Patients in different Afghan cities are in desperate need of various types of medicine, which are not available due to the closed borders with Pakistan and other neighboring countries, the doctors said, urging aid organizations to organize medicines. to keep health facilities functional.

“Dozens of local and foreign medical consultants, who worked in various public and private health facilities in Kabul and other provinces of the country, fled to the United States, Canada, Turkey and other countries after the Taliban takeover, “said Dr Ahmed Waleed Yousufzai, a consultant hematologist working in Kabul, said The news by telephone.

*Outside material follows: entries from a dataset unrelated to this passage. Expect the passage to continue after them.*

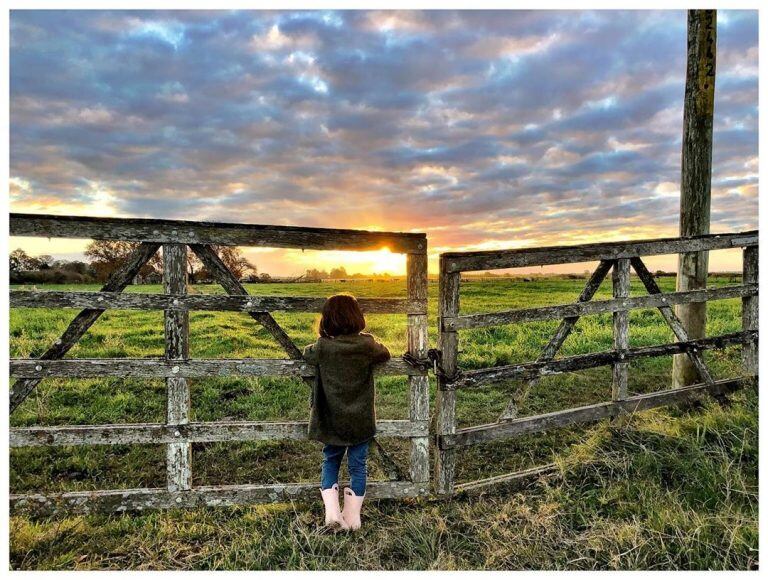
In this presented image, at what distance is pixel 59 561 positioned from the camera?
3.77m

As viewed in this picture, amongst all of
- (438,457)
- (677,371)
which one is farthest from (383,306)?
(677,371)

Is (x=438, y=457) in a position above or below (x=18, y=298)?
below

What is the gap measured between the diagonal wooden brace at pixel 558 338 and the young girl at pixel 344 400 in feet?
5.24

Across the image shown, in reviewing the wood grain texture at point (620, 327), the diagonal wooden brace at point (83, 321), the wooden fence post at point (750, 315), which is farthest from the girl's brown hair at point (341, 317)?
the wooden fence post at point (750, 315)

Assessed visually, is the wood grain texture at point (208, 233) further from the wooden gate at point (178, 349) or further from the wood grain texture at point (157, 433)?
the wood grain texture at point (157, 433)

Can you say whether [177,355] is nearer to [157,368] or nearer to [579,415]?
[157,368]

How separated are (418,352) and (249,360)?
161 centimetres

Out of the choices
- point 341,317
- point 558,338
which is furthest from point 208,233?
point 558,338

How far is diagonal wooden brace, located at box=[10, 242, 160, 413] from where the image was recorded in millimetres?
4172

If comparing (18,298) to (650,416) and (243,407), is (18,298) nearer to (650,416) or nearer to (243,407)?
(243,407)

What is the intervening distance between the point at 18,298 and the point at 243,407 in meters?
3.78

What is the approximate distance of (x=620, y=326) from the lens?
18.0 feet

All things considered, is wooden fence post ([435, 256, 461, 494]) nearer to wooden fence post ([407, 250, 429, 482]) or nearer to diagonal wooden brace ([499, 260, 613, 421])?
wooden fence post ([407, 250, 429, 482])

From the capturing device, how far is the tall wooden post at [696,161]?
21.5ft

Dr Yousufzai said the medical consultants who are still in the country are “extremely demoralized” as they have not been paid for several months.

He received his training in hematology from the National Institute of Blood Diseases (NIBD), Karachi, and currently works as a consulting hematologist in the largest teaching hospital in Kabul, treating patients with blood cancer and d other haematological disorders.

Pakistani health authorities said on Wednesday that Afghanistan’s health needs were being assessed.

No money to buy drugs

Kabul and other parts of Afghanistan are also facing an extreme shortage of medicines, especially life-saving medicines, as they have not come from Pakistan and India since the change of government as the borders are closed and the trade is suspended, the publication said citing Dr Ahmed Waleed said.

“Medicines that save lives, especially chemotherapy and cancer treatment, are not available. If anyone has stocks, they are sold at exorbitant prices. People don’t have the money to buy the drugs, so the patients are in dire straits, ”he said.

Other drugs that are not available include: third generation antibiotics, drugs for the treatment of metabolic disorders, neurological disorders, heart disease, as well as those for the treatment of diseases of women and children.

Healthcare facilities are unable to treat patients with these conditions, Dr Waleed said.

He said, however, that “some essential drugs are available – thanks to international health organizations, including the World Health Organization, the Red Cross, but most of the NGOs have also left the country, so patients with chronic diseases suffer more every day ”.

Dr Waleed explained that many medical consultants fled the country following the Taliban takeover and sought refuge in the United States, Canada, several European countries and Turkey.

“Many healthcare workers, including doctors, paramedics, nurses and other staff are unable to perform their duties without pay. Unless this issue is addressed, the health crisis in Afghanistan will get worse, ”he said. This situation, said Dr Waleed, is changing. acute in Kandahar, Jalalababd, Mazar-e-Sharif and Herat.

“Barely 5-10 COVID-19 cases reported daily in Kabul”

Speaking about the COVID-19 situation, Dr Waleed said things were “under control” as barely “five to ten cases” were reported daily in Kabul.

He said both public and private hospitals have an adequate supply of oxygen. “We have several private labs that do COVID-19 tests but their number is much lower than in neighboring Pakistan, Iran or even India,” he said.